Prioritising safety should not risk nurseries’ financial stability, Council tells Government
Nurseries that open at reduced capacity to help protect staff, children and the wider community from coronavirus should be given financial help by the Government, the Mayor of Hackney, Philip Glanville, and Cllr Caroline Woodley, Hackney Council’s Cabinet Member for Families, Early Years and Play, have said in a letter to Secretary of State for Education, Gavin Williamson.
Many early years providers have decided to reduce the number of children they look after - or provide part-time places - in order to ensure that social distancing is prioritised.

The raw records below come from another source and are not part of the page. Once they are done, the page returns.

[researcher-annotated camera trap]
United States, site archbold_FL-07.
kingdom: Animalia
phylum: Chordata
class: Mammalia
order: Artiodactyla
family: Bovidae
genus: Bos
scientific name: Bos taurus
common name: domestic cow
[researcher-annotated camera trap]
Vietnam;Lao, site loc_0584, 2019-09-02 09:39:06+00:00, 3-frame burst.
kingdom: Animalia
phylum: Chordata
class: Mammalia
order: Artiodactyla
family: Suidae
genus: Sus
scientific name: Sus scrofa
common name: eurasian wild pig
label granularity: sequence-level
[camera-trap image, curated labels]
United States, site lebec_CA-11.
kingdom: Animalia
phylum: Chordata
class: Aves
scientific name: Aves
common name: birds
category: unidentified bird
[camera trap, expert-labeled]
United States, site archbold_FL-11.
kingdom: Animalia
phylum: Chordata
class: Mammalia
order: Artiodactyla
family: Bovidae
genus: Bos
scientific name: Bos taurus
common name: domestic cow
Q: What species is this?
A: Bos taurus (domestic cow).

And the letter calls on the Government to set out what financial support it will provide to ensure early years settings will not lose income as a result of these safety measures.
The Mayor and Cllr Woodley also asked the Government to halt the yearly mid-January early years census, which surveys the number of children attending early years settings and allocates government funding accordingly. If only a small proportion of children are present this January, the reduction in government funding would have significant implications for jobs and the viability of nurseries.
The Council’s own children centres have opened at reduced capacity - in some cases by offering part-time places to safely accommodate as many families as possible.
The Council is also supporting a joint campaign of early years membership organisations, including the Early Years Alliance, Professional Association for Childcare and Early Years (PACEY) and National Day Nurseries Association (NDNA), calling on the Government to:
- prioritise those working in the early years and childcare sector for Covid-19 vaccinations
- roll-out mass asymptomatic testing to all early years and childcare settings
- reinstate early entitlement funding support for settings which have been forced to close or have seen a fall in the demand for funded places
- introduce targeted funding for providers reliant on private income who have suffered from falls in parental demand.
We can’t have a situation where nurseries that put safety first to protect staff and children from coronavirus lose income from the Government, risking their business and the jobs of the people they employ.
We’re calling on the Government to recognise this challenge and provide additional support to nurseries for the duration of the pandemic so they can continue to operate safely.
We support the joint campaign by early years’ organisations, which will go a long way to meeting the urgent need to protect nurseries. In addition, we are also asking the Government to commit to formally reviewing the effectiveness of early entitlement funding support and engaging with local authorities and the early years sector on establishing a funding model that fully recognises the costs of delivery.